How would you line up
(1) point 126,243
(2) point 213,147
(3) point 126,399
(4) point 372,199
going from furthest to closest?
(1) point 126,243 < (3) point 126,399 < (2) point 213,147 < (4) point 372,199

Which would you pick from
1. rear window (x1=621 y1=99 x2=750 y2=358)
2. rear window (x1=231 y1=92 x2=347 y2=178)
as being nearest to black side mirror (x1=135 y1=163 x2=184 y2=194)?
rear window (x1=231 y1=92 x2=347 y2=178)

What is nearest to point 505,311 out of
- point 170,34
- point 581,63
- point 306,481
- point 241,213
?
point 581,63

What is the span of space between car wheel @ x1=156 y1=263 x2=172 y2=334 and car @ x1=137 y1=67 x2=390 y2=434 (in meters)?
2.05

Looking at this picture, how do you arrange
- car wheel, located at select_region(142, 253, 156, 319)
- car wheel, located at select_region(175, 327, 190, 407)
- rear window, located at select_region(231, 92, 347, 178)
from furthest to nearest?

* Objective
Your task is to print the whole listing again exactly.

* The solution
How would you line up
(1) point 126,243
(2) point 213,147
(3) point 126,399
(4) point 372,199
going from furthest to closest?
(1) point 126,243 < (3) point 126,399 < (2) point 213,147 < (4) point 372,199

Which would you pick from
1. rear window (x1=621 y1=99 x2=750 y2=358)
2. rear window (x1=231 y1=92 x2=347 y2=178)
as being nearest to black side mirror (x1=135 y1=163 x2=184 y2=194)?
rear window (x1=231 y1=92 x2=347 y2=178)

What is nearest to point 505,311 out of
- point 170,34
- point 581,63
- point 306,481
- point 241,213
?
point 581,63

What is the span of space between car wheel @ x1=156 y1=263 x2=172 y2=334 and car @ x1=137 y1=67 x2=390 y2=434 (in meters)?
2.05

Looking at this picture, how do you arrange
- car wheel, located at select_region(142, 253, 156, 319)
- car wheel, located at select_region(175, 327, 190, 407)
- rear window, located at select_region(231, 92, 347, 178)
from furthest to nearest?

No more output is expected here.